Travaillant en atelier avec Rita Lafontaine dès 2007, Francis Bourgea a convaincu la grande interprète de Tremblay de monter la pièce, présentée une première fois en 2008 au Théâtre Mainline. Devant son succès et la réception que lui a réservée Michel Tremblay, «bouleversé», dit Rita Lafontaine, La duchesse de Langeais est reprogrammée cette semaine, dans le cadre des 4es Célébrations de la fierté à Montréal.

«J'étais très contente et fière, car Francis a travaillé très fort pour mettre ça en place», dit Rita Lafontaine en entrevue. Il ne s'agit pas de sa première mise en scène: elle a déjà monté du Michel Tremblay à l'École nationale de théâtre et aussi La reine mère, d'Anne Boyer et Michel D'Astous, en 2004.

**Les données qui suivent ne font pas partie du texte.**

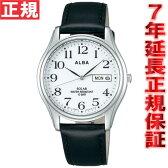 セイコー アルバ SEIKO ALBA ソーラー 腕時計 メンズ ペアウォッチ AEFD543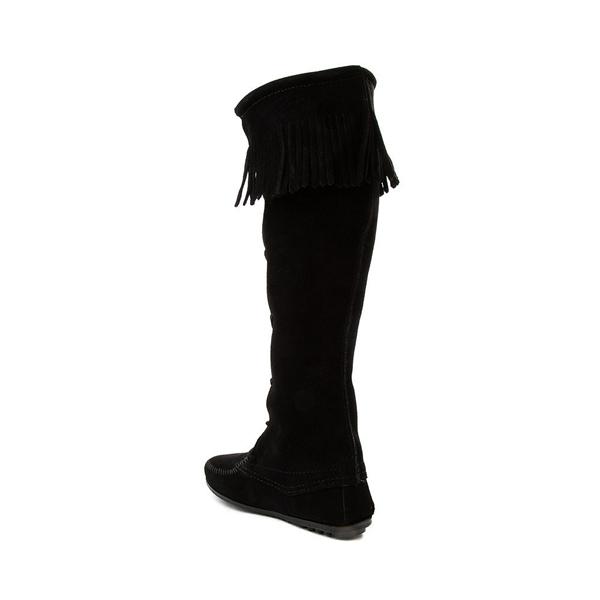 alternate view Womens Minnetonka Front Lace Knee High Boot - BlackALT1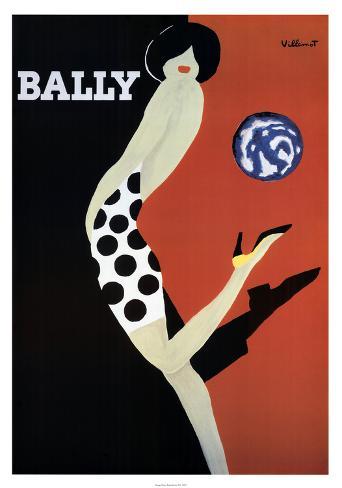 Bally Kunsttryk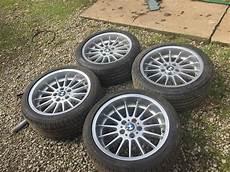 1997 2003 Bmw E39 Sport Wheels Rims 540i 530i 525i 528i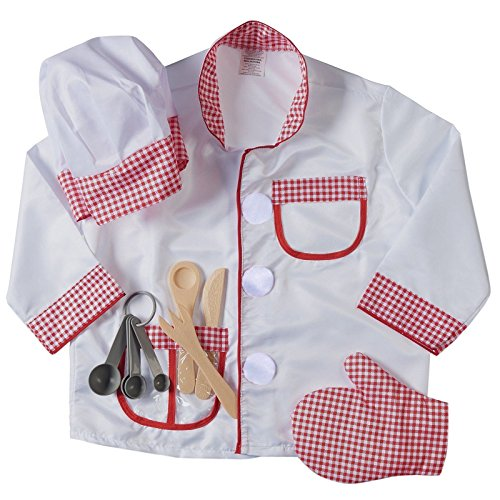 Chef Role Play Costume Set, Halloween Costume (3-6 Years) White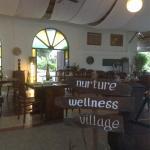 Nurture Wellness Village Photo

Pour cette Duchesse de Langeais, elle a occulté les interprétations précédentes. «Le personnage est plus âgé que Francis, dit-elle, mais la fin de la vie peut arriver à n'importe quel âge. On s'est laissé guider par le texte. Les personnages de Tremblay sont si beaux, si forts, si complexes. Mais Édouard est un personnage comme les autres, avec son désespoir, ses questionnements, son regard lucide, ou pas, sur sa vie. Le texte a conservé sa modernité.»

La pièce est intense. «Dans la dernière partie, on parle de pédophilie, de viols, dit Francis Bourgea. Ça va très loin et, émotivement, c'est très drainant. Mais c'est un personnage immense.»

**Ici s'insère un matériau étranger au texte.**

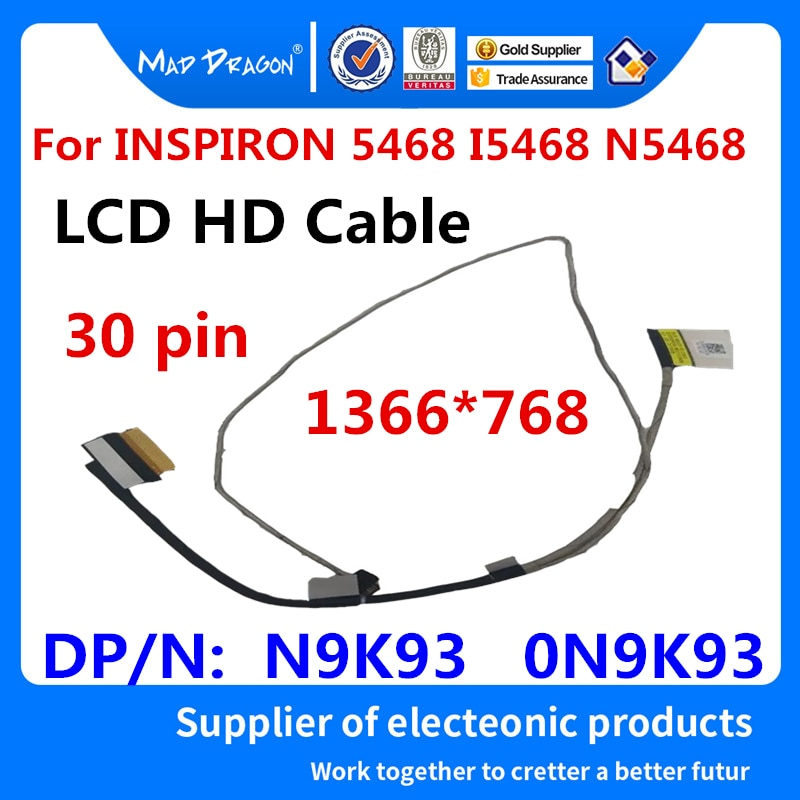 MAD DRAGON Brand Laptop New LCD LED LVDS  Cable For Dell INSPIRON 5468 I5468 N5468 BAL60 EDP HD CABL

Il y a un deuxième acteur sur scène, David Marcel, rôle muet que Rita Lafontaine a créé de toutes pièces. Autre variante, la Duchesse n'est pas habillée en drag queen, mais en pyjama et se trouve dans une chambre. «C'est plus intime, dit Francis Bourgea. Rita trouvait que c'était plus beau, plus troublant de voir cet homme parler de lui au féminin alors qu'il n'a aucun artifice féminin sur lui.»

Ce rôle est important pour Francis Bourgea, qui veut désormais se consacrer à la scène. «J'aimerais jouer la pièce en anglais, dit-il. Au Théâtre francophone de Toronto, il y aurait des possibilités.» Mais il ne veut pas «faire son Édouard» et prétendre à la gloire. Adviendra ce qui adviendra.

Rita Lafontaine aimerait que l'aventure de la pièce se poursuive, elle qui a réussi à inculquer un réel plaisir de jouer à Francis Bourgea. «Je carbure au plaisir et à la confiance, dit-elle. C'est en s'abandonnant qu'on va chercher le plaisir du jeu. Paul Hébert disait: «Jouez comme des enfants, Pan! Pan! T'es mort! Pouf! Tu tombes!» Il faut aller rejoindre le public avec le plus d'authenticité possible.»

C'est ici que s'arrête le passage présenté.